New state law will require employers to provide detailed paystubs to employees on each regular pay date

August 26, 2019

During the last legislative session, Virginia lawmakers amended Virginia’s Wage Payment Law to include certain disclosures for employees.

Effective Jan. 1, employers must provide “paystubs” to employees on “each regular pay date” to include certain information about an employee’s wages.

While this might seem like something employers are already doing, some employers only provide employees with information about their pay and deductions upon request.

In addition, under current law, employers were only required to provide a “written statement” that showed the employee’s gross wages and deductions, without details of how those wages were calculated.

Two new provisions were added to the law.

First, employers cannot withhold any part of an employee’s wages or salary, other than customary withholdings, “without the written and signed authorization of the employee.”

Furthermore, “an employer, upon request of his employee, shall furnish the latter a written statement of the gross wages earned by the employee during any pay period and the amount and purpose of any deductions therefrom.”

The second amendment requires, on each regular pay date, employers (other than agriculture), to provide the employee a “written statement” by a “paystub or online accounting” that shows:

• the name and address of the employer;

• the number of hours worked during the pay period;

• the rate of pay;

• the gross wages earned by the employee during the pay period; and

• the amount and purpose of any deductions.

The law applies to exempt and non-exempt employees.

While the law imposes significant penalties for failure to pay wages, the law is unclear on the specific remedy if an employer violates these new administrative requirements, other than possible “proceedings” to enforce compliance.

Regardless, employers should take steps to comply.

These amendments are likely the result of a lack of transparency for workers in how their pay is calculated.

Employers can partly blame the antiquated 1938 federal law, the Fair Labor Standards Act, which requires overtime to be paid for all hours worked in a workweek, not a pay period. This means that earned overtime pay could overlap into two pay periods when an employer pays twice a month, adding confusion for workers.

There is nothing that Virginia employers can do to fix the antiquated FLSA.

However, employers can make sure that their employees enjoy full transparency on their regular rate of pay, time worked and earned overtime.

Too often employers do not account for all hours worked for hourly workers, or make improper partial day deductions for exempt workers. This transparency will help both the employer and employee to account for working time and provide an opportunity to dispute any discrepancies.

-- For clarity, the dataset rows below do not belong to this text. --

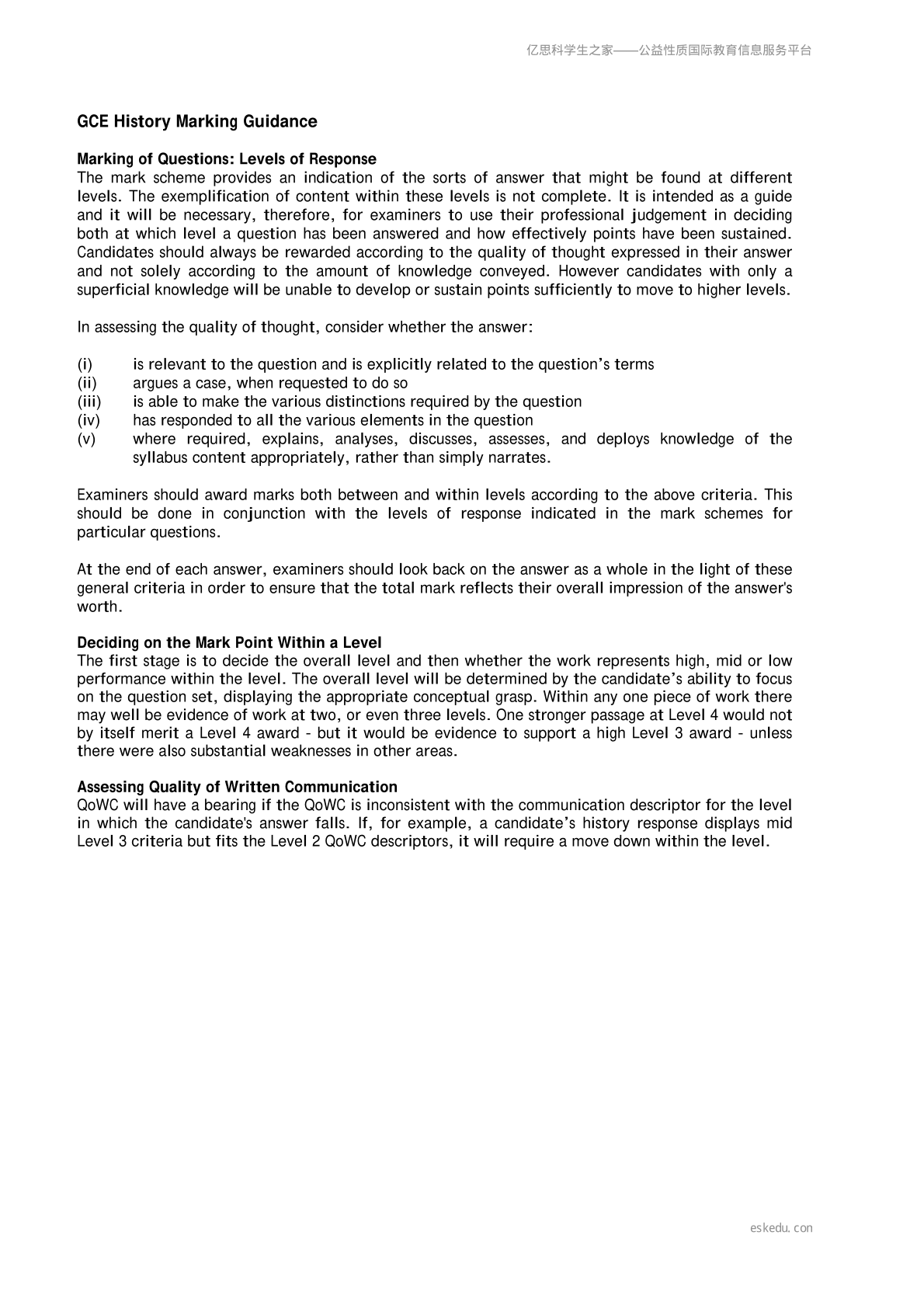 亿思科学生之家——公益性质国际教育信息服务平台

GCE History Marking Guidance

Marking of Questions: Levels of Response
The mark scheme provides an indication of the sorts of answer that might be found at different levels. The exemplification of content within these levels is not complete. It is intended as a guide and it will be necessary, therefore, for examiners to use their professional judgement in deciding both at which level a question has been answered and how effectively points have been sustained. Candidates should always be rewarded according to the quality of thought expressed in their answer and not solely according to the amount of knowledge conveyed. However candidates with only a superficial knowledge will be unable to develop or sustain points sufficiently to move to higher levels.

In assessing the quality of thought, consider whether the answer:

(i) is relevant to the question and is explicitly related to the question's terms
(ii) argues a case, when requested to do so
(iii) is able to make the various distinctions required by the question
(iv) has responded to all the various elements in the question
(v) where required, explains, analyses, discusses, assesses, and deploys knowledge of the syllabus content appropriately, rather than simply narrates.

Examiners should award marks both between and within levels according to the above criteria. This should be done in conjunction with the levels of response indicated in the mark schemes for particular questions.

At the end of each answer, examiners should look back on the answer as a whole in the light of these general criteria in order to ensure that the total mark reflects their overall impression of the answer's worth.

Deciding on the Mark Point Within a Level
The first stage is to decide the overall level and then whether the work represents high, mid or low performance within the level. The overall level will be determined by the candidate's ability to focus on the question set, displaying the appropriate conceptual grasp. Within any one piece of work there may well be evidence of work at two, or even three levels. One stronger passage at Level 4 would not by itself merit a Level 4 award - but it would be evidence to support a high Level 3 award - unless there were also substantial weaknesses in other areas.

Assessing Quality of Written Communication
QoWC will have a bearing if the QoWC is inconsistent with the communication descriptor for the level in which the candidate's answer falls. If, for example, a candidate's history response displays mid Level 3 criteria but fits the Level 2 QoWC descriptors, it will require a move down within the level.

eskedu.con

Finally, what isn’t new in the law but deserves mention is the provision in the law that states, “No employer shall require any employee, except executive personnel, to sign any contract or agreement which provides for the forfeiture of the employee’s wages for time worked as a condition of employment or the continuance therein, except as otherwise provided by law.”

If a non-management employee quits and keeps the company’s computer, for instance, the business cannot withhold that employee’s earned pay to account for it. The employee must be paid and the employer can sue (or seek criminal charges) for the theft.

For an executive employee (defined generally as a manager), the employer can only withhold pay with signed consent.

There are some exceptions for advanced pay (for instance, the employee takes a vacation before it is earned or similar examples).